Quelques pistes peuvent notamment être envisagées pour optimiser les travaux de rénovation effectués et réduire sa consommation énergétique.

La programmation du chauffage

L’installation d’un programmateur de chauffage permet de réguler la température en fonction des besoins et des différents moments de la journée. Peu coûteux à l’achat (moins de 100€), ce dispositif offre la possibilité de définir des plages horaires en distinguant notamment le jour et la nuit pour ne pas gaspiller d’énergie inutilement.

La réduction de la consommation d’eau chaude :

On ne s’en rend pas forcément compte mais l’énergie utilisée par le ballon d’eau chaude représente 20% de la consommation d’énergie d’un logement. Il est possible d’économiser sur ce poste de dépense en installant des réducteurs de débit d’eau sur les robinets et pommeaux de douche, un système qui mélange l’eau à l’air sans pour autant changer la pression. A la clé, des économies d’eau de près de 30%.
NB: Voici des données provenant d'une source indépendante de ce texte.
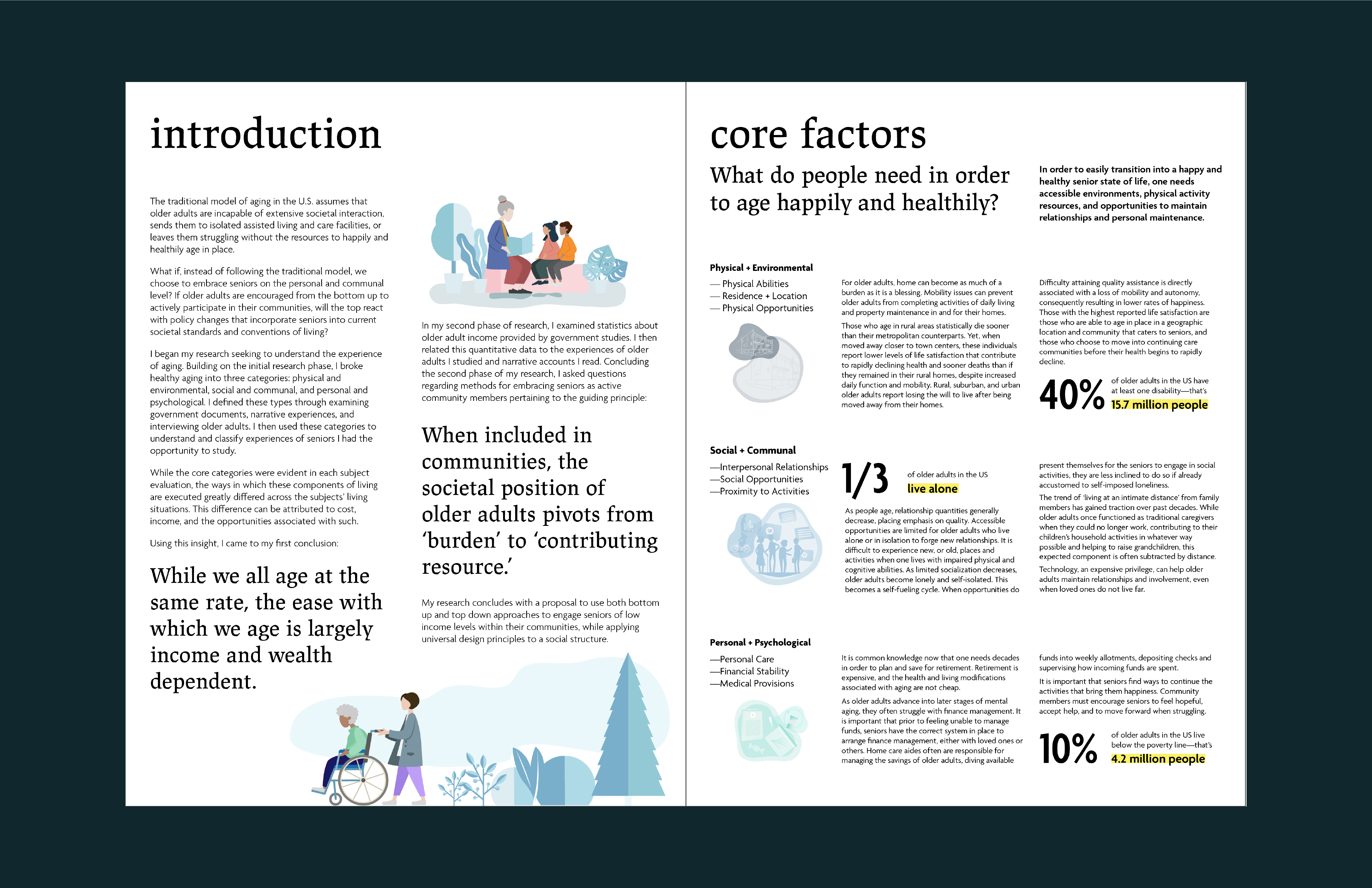 introduction

The traditional model of aging in the U.S. assumes that older adults are incapable of extensive societal interaction, sends them to isolated assisted living and care facilities, or leaves them struggling without the resources to happily and healthily age in place.

What if, instead of following the traditional model, we choose to embrace seniors on the personal and communal level? If older adults are encouraged from the bottom up to actively participate in their communities, will the top react with policy changes that incorporate seniors into current societal standards and conventions of living?

I began my research seeking to understand the experience of aging. Building on the initial research phase, I broke healthy aging into three categories: physical and environmental, social and communal, and personal and psychological. I defined these types through examining government documents, narrative experiences, and interviewing older adults. I then used these categories to understand and classify experiences of seniors I had the opportunity to study.

While the core categories were evident in each subject evaluation, the ways in which these components of living are executed greatly differed across the subjects' living situations. This difference can be attributed to cost, income, and the opportunities associated with such.

Using this insight, I came to my first conclusion:

While we all age at the same rate, the ease with which we age is largely income and wealth dependent.

In my second phase of research, I examined statistics about older adult income provided by government studies. I then related this quantitative data to the experiences of older adults I studied and narrative accounts I read. Concluding the second phase of my research, I asked questions regarding methods for embracing seniors as active community members pertaining to the guiding principle:

When included in communities, the societal position of older adults pivots from 'burden' to 'contributing resource.'

My research concludes with a proposal to use both bottom up and top down approaches to engage seniors of low income levels within their communities, while applying universal design principles to a social structure.

core factors

What do people need in order to age happily and healthily?

In order to easily transition into a happy and healthy senior state of life, one needs accessible environments, physical activity resources, and opportunities to maintain relationships and personal maintenance.

Physical + Environmental
— Physical Abilities
— Residence + Location
— Physical Opportunities

For older adults, home can become as much of a burden as it is a blessing. Mobility issues can prevent older adults from completing activities of daily living and property maintenance in and for their homes.

Those who age in rural areas statistically die sooner than their metropolitan counterparts. Yet, when moved away closer to town centers, these individuals report lower levels of life satisfaction that contribute to rapidly declining health and sooner deaths than if they remained in their rural homes, despite increased daily function and mobility. Rural, suburban, and urban older adults report losing the will to live after being moved away from their homes.

Difficulty attaining quality assistance is directly associated with a loss of mobility and autonomy, consequently resulting in lower rates of happiness. Those with the highest reported life satisfaction are those who are able to age in place in a geographic location and community that caters to seniors, and those who choose to move into continuing care communities before their health begins to rapidly decline.

40% of older adults in the US have at least one disability—that's 15.7 million people

Social + Communal
—Interpersonal Relationships
—Social Opportunities
—Proximity to Activities

1/3 of older adults in the US live alone

As people age, relationship quantities generally decrease, placing emphasis on quality. Accessible opportunities are limited for older adults who live alone or in isolation to forge new relationships. It is difficult to experience new, or old, places and activities when one lives with impaired physical and cognitive abilities. As limited socialization decreases, older adults become lonely and self-isolated. This becomes a self-fueling cycle. When opportunities do

present themselves for the seniors to engage in social activities, they are less inclined to do so if already accustomed to self-imposed loneliness.

The trend of 'living at an intimate distance' from family members has gained traction over past decades. While older adults once functioned as traditional caregivers when they could no longer work, contributing to their children's household activities in whatever way possible and helping to raise grandchildren, this expected component is often subtracted by distance.

Technology, an expensive privilege, can help older adults maintain relationships and involvement, even when loved ones do not live far.

Personal + Psychological
—Personal Care
—Financial Stability
—Medical Provisions

It is common knowledge now that one needs decades in order to plan and save for retirement. Retirement is expensive, and the health and living modifications associated with aging are not cheap.

As older adults advance into later stages of mental aging, they often struggle with finance management. It is important that prior to feeling unable to manage funds, seniors have the correct system in place to arrange finance management, either with loved ones or others. Home care aides often are responsible for managing the savings of older adults, diving available

funds into weekly allotments, depositing checks and supervising how incoming funds are spent.

It is important that seniors find ways to continue the activities that bring them happiness. Community members must encourage seniors to feel hopeful, accept help, and to move forward when struggling.

10% of older adults in the US live below the poverty line—that's 4.2 million people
L'optimisation de l’électroménager

La mise en veille des appareils électroménagers, souvent négligée, permet pourtant à l’année de réaliser des économies significatives une fois tous ces équipements mis bout à bout. L’installation de prises intelligentes, là encore peu onéreuses, permet de réguler cette consommation en cas d’oubli. Évitez également d’exposer votre réfrigérateur à côté d’une source de chaleur (à proximité du four ou d’une fenêtre).
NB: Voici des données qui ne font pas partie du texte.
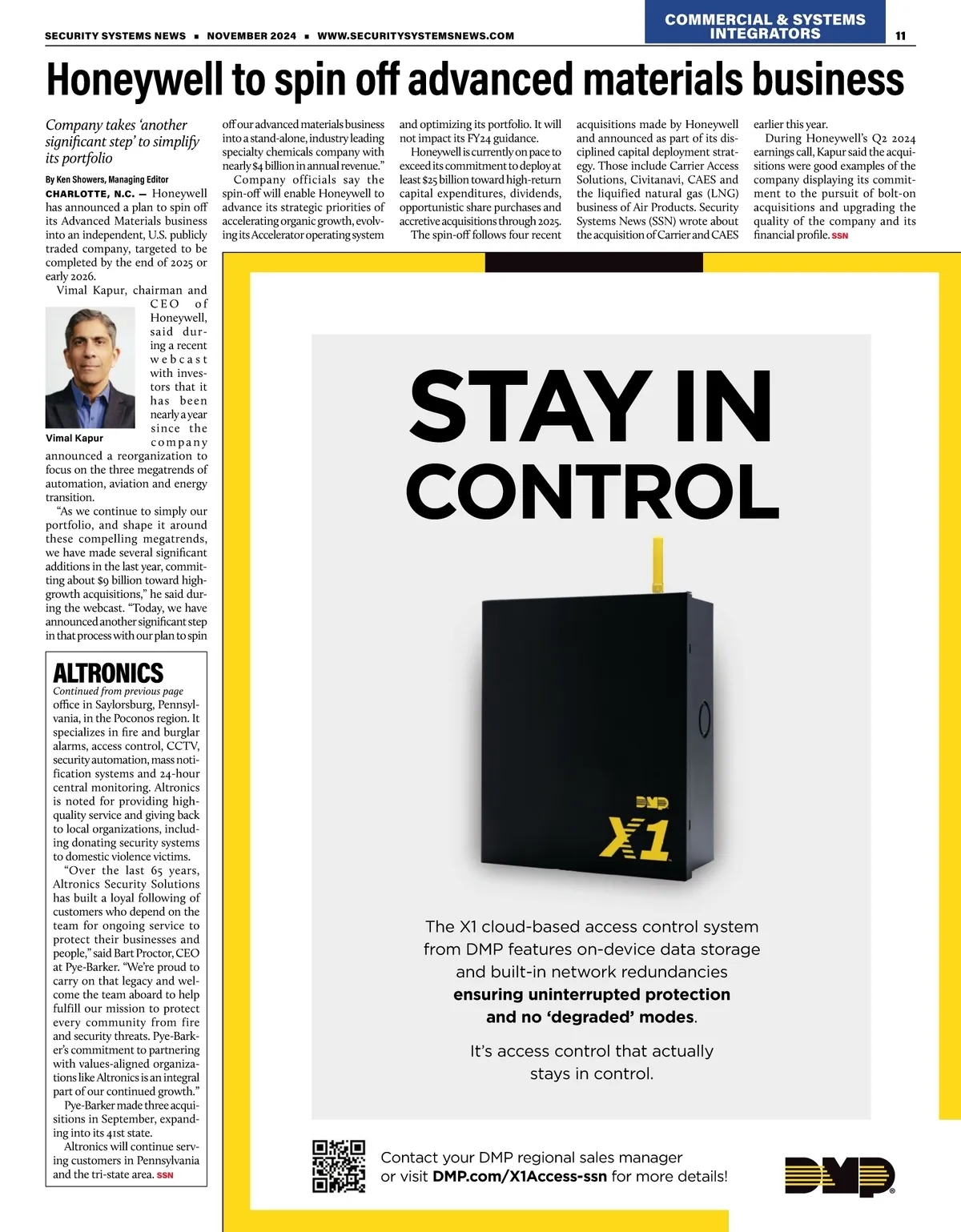 SECURITY SYSTEMS NEWS ■ NOVEMBER 2024 ■ WWW.SECURITYSYSTEMSNEWS.COM

COMMERCIAL & SYSTEMS INTEGRATORS

11

Honeywell to spin off advanced materials business

Company takes 'another significant step' to simplify its portfolio

By Ken Showers, Managing Editor

CHARLOTTE, N.C. — Honeywell has announced a plan to spin off its Advanced Materials business into an independent, U.S. publicly traded company, targeted to be completed by the end of 2025 or early 2026.

Vimal Kapur, chairman and CEO of Honeywell, said during a recent webcast with investors that it has been nearly a year since the company announced a reorganization to focus on the three megatrends of automation, aviation and energy transition.

Vimal Kapur

"As we continue to simply our portfolio, and shape it around these compelling megatrends, we have made several significant additions in the last year, committing about $9 billion toward high-growth acquisitions," he said during the webcast. "Today, we have announced another significant step in that process with our plan to spin off our advanced materials business into a stand-alone, industry leading specialty chemicals company with nearly $4 billion in annual revenue."

Company officials say the spin-off will enable Honeywell to advance its strategic priorities of accelerating organic growth, evolving its Accelerator operating system and optimizing its portfolio. It will not impact its FY24 guidance.

Honeywell is currently on pace to exceed its commitment to deploy at least $25 billion toward high-return capital expenditures, dividends, opportunistic share purchases and accretive acquisitions through 2025.

The spin-off follows four recent acquisitions made by Honeywell and announced as part of its disciplined capital deployment strategy. Those include Carrier Access Solutions, Civitanavi, CAES and the liquified natural gas (LNG) business of Air Products. Security Systems News (SSN) wrote about the acquisition of Carrier and CAES earlier this year.

During Honeywell's Q2 2024 earnings call, Kapur said the acquisitions were good examples of the company displaying its commitment to the pursuit of bolt-on acquisitions and upgrading the quality of the company and its financial profile. SSN

ALTRONICS
Continued from previous page

office in Saylorsburg, Pennsylvania, in the Poconos region. It specializes in fire and burglar alarms, access control, CCTV, security automation, mass notification systems and 24-hour central monitoring. Altronics is noted for providing high-quality service and giving back to local organizations, including donating security systems to domestic violence victims.

"Over the last 65 years, Altronics Security Solutions has built a loyal following of customers who depend on the team for ongoing service to protect their businesses and people," said Bart Proctor, CEO at Pye-Barker. "We're proud to carry on that legacy and welcome the team aboard to help fulfill our mission to protect every community from fire and security threats. Pye-Barker's commitment to partnering with values-aligned organizations like Altronics is an integral part of our continued growth."

Pye-Barker made three acquisitions in September, expanding into its 41st state.

Altronics will continue serving customers in Pennsylvania and the tri-state area. SSN

STAY IN CONTROL

DMP
X1

The X1 cloud-based access control system from DMP features on-device data storage and built-in network redundancies ensuring uninterrupted protection and no 'degraded' modes.

It's access control that actually stays in control.

Contact your DMP regional sales manager or visit DMP.com/X1Access-ssn for more details!

DMP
L’optimisation de l’éclairage

L’utilisation de lampes LED ou fluo-compactes est préférable aux lampes halogènes. De même, pensez à vous discipliner pour éteindre les lumières lorsque vous quittez une pièce. L’installation de retardateurs peut s’avérer particulièrement utile pour éviter les oublis dans les pièces où vous n’êtes que de passage.

Le choix du fournisseur d’énergie

Avec la libéralisation du marché de l’énergie, le consommateur a désormais la possibilité de comparer les tarifs entre les différents prestataires. C’est une excellente opportunité de réaliser des économies substantielles sur sa facture à l’année avec des tarifs parfois bien en-dessous du tarif réglementé pour l’électricité et le gaz. Les démarches ont de plus été particulièrement simplifiées pour changer de fournisseur.